A cidade volta a ser hoje decisiva para a vivência e o testemunho do Evangelho. Com certeza, por fidelidade às suas origens. Mas, principalmente, porque o nosso mundo é hoje, como nunca o foi antes, um mundo urbano. A nível global, no ano de 2007, pela primeira vez na história da humanidade, a população urbana ultrapassou o número de residentes em ambiente rural. Em Portugal, esse fenómeno ter-se-á dado já em 1993. Hoje, 54% da população do globo vive em cidades (prevê-se que em 2050 sejam já 66%). Em Portugal, esse número sobe para 63% e, na Europa, para qualquer coisa como 70%. Consequência evidente da urbanização de grandes porções da população mundial são, por exemplo, as «megapolis» de hoje. Áreas metropolitas como a de Tóquio, com uns impressionantes 38 milhões de habitantes. Cidades como Xangai, com uns 18 milhões residentes.
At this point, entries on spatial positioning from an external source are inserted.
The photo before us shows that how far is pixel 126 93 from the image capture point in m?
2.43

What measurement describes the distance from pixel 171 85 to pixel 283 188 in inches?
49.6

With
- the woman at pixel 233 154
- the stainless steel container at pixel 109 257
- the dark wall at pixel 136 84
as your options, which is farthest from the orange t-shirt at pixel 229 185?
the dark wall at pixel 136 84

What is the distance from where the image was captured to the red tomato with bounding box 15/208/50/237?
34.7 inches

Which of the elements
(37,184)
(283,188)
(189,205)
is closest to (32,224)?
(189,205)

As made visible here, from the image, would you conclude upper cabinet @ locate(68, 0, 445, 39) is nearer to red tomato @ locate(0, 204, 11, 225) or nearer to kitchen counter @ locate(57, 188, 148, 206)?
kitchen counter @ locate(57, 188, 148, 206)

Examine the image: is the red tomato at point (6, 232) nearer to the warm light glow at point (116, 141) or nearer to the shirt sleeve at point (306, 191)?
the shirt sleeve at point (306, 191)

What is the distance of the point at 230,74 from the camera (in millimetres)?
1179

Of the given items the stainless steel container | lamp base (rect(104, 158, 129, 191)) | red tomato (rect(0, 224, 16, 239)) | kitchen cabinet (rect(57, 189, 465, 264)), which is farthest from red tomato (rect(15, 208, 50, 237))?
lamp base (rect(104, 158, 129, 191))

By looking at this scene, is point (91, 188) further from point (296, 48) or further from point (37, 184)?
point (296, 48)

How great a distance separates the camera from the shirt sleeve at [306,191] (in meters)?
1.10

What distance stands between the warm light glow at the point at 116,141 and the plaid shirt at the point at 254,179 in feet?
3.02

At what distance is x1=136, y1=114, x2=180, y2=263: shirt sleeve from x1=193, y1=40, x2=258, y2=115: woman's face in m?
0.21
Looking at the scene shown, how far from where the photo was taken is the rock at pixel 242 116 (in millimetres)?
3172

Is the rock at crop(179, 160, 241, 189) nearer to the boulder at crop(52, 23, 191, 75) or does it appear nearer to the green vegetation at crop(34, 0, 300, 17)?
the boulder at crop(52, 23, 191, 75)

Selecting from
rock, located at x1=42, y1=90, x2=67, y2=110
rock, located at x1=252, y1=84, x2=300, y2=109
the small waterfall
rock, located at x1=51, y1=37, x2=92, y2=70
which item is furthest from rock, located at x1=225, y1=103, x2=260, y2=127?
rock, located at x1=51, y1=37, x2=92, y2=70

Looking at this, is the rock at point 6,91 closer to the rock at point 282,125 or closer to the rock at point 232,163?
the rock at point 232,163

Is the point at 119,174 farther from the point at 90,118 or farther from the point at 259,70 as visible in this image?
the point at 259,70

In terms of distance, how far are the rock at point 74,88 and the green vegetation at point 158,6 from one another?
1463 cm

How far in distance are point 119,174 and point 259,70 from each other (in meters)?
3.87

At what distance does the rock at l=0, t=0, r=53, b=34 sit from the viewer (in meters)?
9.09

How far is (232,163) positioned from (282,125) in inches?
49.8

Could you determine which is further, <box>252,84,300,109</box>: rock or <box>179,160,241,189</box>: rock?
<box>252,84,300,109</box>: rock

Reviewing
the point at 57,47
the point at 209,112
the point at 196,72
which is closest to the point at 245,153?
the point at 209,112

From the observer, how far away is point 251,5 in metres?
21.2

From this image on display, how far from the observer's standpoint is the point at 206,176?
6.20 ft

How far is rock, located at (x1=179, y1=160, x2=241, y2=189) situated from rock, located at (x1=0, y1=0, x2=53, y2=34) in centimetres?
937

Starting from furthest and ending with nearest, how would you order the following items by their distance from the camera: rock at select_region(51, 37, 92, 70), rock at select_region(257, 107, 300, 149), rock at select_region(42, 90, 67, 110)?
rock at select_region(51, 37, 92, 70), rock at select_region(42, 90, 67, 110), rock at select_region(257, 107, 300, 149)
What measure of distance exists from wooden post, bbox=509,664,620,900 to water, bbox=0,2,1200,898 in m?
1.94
Refira-se, contudo, que o caso português tem as suas especificidades. Em Portugal, mais que um processo de urbanização, talvez se devesse falar de um processo de suburbanização do país. Com efeito, se as estatísticas das últimas décadas confirmam um aumento da população nos concelhos da periferia de Lisboa e Porto (Sintra, Oeiras, Almada, Gaia,…), elas mostram também uma diminuição no número de residentes dos concelhos/cidades de Lisboa e Porto. Eis, porque, em Portugal se verifica a urbanização das periferias das grandes cidades do país. Um modo particular de urbanização: uma suburbanização (ou periurbanização).
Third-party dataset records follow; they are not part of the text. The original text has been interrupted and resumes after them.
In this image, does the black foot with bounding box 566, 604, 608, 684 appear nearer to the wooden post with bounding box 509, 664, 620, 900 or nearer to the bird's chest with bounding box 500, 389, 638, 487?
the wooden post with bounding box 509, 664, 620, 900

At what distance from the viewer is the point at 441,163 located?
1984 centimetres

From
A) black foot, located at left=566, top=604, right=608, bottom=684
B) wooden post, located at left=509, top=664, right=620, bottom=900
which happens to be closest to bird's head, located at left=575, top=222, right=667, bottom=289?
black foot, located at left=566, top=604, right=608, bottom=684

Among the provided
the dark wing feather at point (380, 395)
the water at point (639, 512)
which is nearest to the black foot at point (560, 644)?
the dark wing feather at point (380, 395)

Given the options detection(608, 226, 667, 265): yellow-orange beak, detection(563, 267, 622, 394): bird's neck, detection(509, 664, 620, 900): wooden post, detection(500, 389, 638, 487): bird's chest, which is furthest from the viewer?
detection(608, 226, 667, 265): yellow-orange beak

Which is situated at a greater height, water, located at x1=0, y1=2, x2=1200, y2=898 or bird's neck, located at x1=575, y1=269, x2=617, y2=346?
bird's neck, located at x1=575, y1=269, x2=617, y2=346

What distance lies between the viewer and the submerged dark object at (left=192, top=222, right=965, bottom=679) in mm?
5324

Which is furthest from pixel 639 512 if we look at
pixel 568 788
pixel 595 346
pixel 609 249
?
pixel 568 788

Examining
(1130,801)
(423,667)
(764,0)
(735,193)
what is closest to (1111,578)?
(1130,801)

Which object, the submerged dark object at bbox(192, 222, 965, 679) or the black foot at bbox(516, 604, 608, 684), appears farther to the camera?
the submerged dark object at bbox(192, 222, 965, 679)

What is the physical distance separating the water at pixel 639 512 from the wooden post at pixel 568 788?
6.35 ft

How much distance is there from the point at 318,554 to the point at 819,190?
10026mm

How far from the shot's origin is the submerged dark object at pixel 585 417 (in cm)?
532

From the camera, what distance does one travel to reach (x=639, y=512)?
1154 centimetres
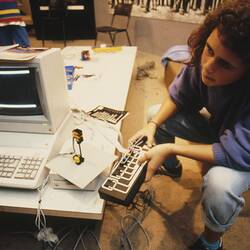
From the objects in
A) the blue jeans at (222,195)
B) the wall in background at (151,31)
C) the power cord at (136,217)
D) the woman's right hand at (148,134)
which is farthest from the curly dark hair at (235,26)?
the wall in background at (151,31)

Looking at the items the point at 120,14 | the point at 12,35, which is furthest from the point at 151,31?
the point at 12,35

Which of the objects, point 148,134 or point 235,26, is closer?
point 235,26

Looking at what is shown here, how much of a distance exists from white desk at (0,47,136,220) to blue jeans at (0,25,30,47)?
38cm

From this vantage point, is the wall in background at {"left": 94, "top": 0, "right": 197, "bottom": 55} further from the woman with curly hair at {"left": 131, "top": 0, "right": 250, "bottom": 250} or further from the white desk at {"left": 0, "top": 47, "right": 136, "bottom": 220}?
the woman with curly hair at {"left": 131, "top": 0, "right": 250, "bottom": 250}

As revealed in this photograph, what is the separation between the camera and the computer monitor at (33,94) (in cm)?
88

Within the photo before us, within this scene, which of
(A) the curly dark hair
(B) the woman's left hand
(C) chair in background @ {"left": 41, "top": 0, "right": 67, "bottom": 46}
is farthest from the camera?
(C) chair in background @ {"left": 41, "top": 0, "right": 67, "bottom": 46}

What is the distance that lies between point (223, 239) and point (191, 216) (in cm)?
18

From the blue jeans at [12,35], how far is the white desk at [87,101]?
1.26 ft

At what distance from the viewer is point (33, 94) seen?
3.07 feet

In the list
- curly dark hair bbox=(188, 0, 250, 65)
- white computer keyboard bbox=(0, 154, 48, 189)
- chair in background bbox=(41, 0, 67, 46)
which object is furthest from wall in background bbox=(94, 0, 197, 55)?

Este é, então, um elemento incontornável do cenário da actual presença e acção eclesiais. De novo, há que voltar a dizer o Evangelho à cidade. E há que saber fazê-lo. Para isso, é preciso olhar a realidade tal como ela, de facto, se nos apresenta. Importa, por exemplo, perceber que o contexto suburbano gera dinâmicas pessoais e sociais diferentes daquelas que se encontram em espaços rurais, mas também diferentes daquelas que animam os centros das cidades. Homologar estas diferenças, passando por cima delas, dificilmente ajudará a dar significado ao Evangelho para os muitos que habitam as periferias urbanas. Importa também perceber como a cidade é um lugar de luz e sombras. Não só de luz, mas também não só de sombras. Ela é, com efeito, lugar de indiferenças, injustiças, violências, exclusões, onde mundos ostensivamente diferentes podem coexistir de forma apenas justaposta. A sua alta densidade populacional não é garantia de uma maior densidade humana. A cidade é, por outro lado, uma teia de relações, rica de energia e criatividade, novidade e ousadia. Isto explica muito do seu inegável magnetismo. Nisto a cidade é luminosa. Mas não está aqui a sua maior riqueza. Há na cidade um tesouro maior que, por definição, nela nunca escasseia: pessoas. E é sobretudo por isto que ela é um lugar do Evangelho. Porque o Deus que se dá em Cristo é um Deus pessoas. Por isso, Deus terá sempre na cidade uma sua morada.